[Opening Records shown section]
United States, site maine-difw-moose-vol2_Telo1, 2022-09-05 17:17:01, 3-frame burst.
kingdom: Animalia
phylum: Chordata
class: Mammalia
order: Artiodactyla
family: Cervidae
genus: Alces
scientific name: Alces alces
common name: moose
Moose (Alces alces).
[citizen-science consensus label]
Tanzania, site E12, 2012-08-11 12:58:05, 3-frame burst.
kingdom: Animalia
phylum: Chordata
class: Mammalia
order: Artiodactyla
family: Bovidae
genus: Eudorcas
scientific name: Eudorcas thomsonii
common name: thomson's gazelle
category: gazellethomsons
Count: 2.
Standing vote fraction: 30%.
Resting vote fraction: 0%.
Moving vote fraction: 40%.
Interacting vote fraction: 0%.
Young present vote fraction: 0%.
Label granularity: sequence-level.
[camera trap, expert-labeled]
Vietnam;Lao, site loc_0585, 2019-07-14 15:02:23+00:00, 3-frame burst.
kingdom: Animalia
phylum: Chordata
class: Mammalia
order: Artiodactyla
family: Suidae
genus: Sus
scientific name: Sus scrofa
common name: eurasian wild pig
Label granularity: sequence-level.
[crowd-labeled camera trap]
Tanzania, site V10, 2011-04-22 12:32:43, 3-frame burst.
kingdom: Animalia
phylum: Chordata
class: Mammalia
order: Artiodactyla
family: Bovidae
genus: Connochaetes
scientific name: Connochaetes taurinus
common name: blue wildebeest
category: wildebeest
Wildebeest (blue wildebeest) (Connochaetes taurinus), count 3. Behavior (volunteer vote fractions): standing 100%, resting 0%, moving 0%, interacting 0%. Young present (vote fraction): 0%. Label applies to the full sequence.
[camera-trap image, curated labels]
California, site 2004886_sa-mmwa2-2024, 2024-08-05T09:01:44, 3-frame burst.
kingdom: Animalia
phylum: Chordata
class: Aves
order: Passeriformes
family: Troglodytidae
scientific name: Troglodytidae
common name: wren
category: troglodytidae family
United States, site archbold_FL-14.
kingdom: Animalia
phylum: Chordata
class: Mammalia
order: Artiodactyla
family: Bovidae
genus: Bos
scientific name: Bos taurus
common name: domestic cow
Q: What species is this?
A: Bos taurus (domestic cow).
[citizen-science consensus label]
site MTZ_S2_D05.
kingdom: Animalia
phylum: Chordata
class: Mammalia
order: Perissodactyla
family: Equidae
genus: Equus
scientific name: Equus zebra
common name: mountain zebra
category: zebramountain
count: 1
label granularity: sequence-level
[Closing Records shown section]
Return the data above in full, keeping each line exactly as it stands.

United States, site maine-difw-moose-vol2_Telo1, 2022-09-05 17:17:01, 3-frame burst.
kingdom: Animalia
phylum: Chordata
class: Mammalia
order: Artiodactyla
family: Cervidae
genus: Alces
scientific name: Alces alces
common name: moose
Moose (Alces alces).
[citizen-science consensus label]
Tanzania, site E12, 2012-08-11 12:58:05, 3-frame burst.
kingdom: Animalia
phylum: Chordata
class: Mammalia
order: Artiodactyla
family: Bovidae
genus: Eudorcas
scientific name: Eudorcas thomsonii
common name: thomson's gazelle
category: gazellethomsons
Count: 2.
Standing vote fraction: 30%.
Resting vote fraction: 0%.
Moving vote fraction: 40%.
Interacting vote fraction: 0%.
Young present vote fraction: 0%.
Label granularity: sequence-level.
[camera trap, expert-labeled]
Vietnam;Lao, site loc_0585, 2019-07-14 15:02:23+00:00, 3-frame burst.
kingdom: Animalia
phylum: Chordata
class: Mammalia
order: Artiodactyla
family: Suidae
genus: Sus
scientific name: Sus scrofa
common name: eurasian wild pig
Label granularity: sequence-level.
[crowd-labeled camera trap]
Tanzania, site V10, 2011-04-22 12:32:43, 3-frame burst.
kingdom: Animalia
phylum: Chordata
class: Mammalia
order: Artiodactyla
family: Bovidae
genus: Connochaetes
scientific name: Connochaetes taurinus
common name: blue wildebeest
category: wildebeest
Wildebeest (blue wildebeest) (Connochaetes taurinus), count 3. Behavior (volunteer vote fractions): standing 100%, resting 0%, moving 0%, interacting 0%. Young present (vote fraction): 0%. Label applies to the full sequence.
[camera-trap image, curated labels]
California, site 2004886_sa-mmwa2-2024, 2024-08-05T09:01:44, 3-frame burst.
kingdom: Animalia
phylum: Chordata
class: Aves
order: Passeriformes
family: Troglodytidae
scientific name: Troglodytidae
common name: wren
category: troglodytidae family
United States, site archbold_FL-14.
kingdom: Animalia
phylum: Chordata
class: Mammalia
order: Artiodactyla
family: Bovidae
genus: Bos
scientific name: Bos taurus
common name: domestic cow
Q: What species is this?
A: Bos taurus (domestic cow).
[citizen-science consensus label]
site MTZ_S2_D05.
kingdom: Animalia
phylum: Chordata
class: Mammalia
order: Perissodactyla
family: Equidae
genus: Equus
scientific name: Equus zebra
common name: mountain zebra
category: zebramountain
count: 1
label granularity: sequence-level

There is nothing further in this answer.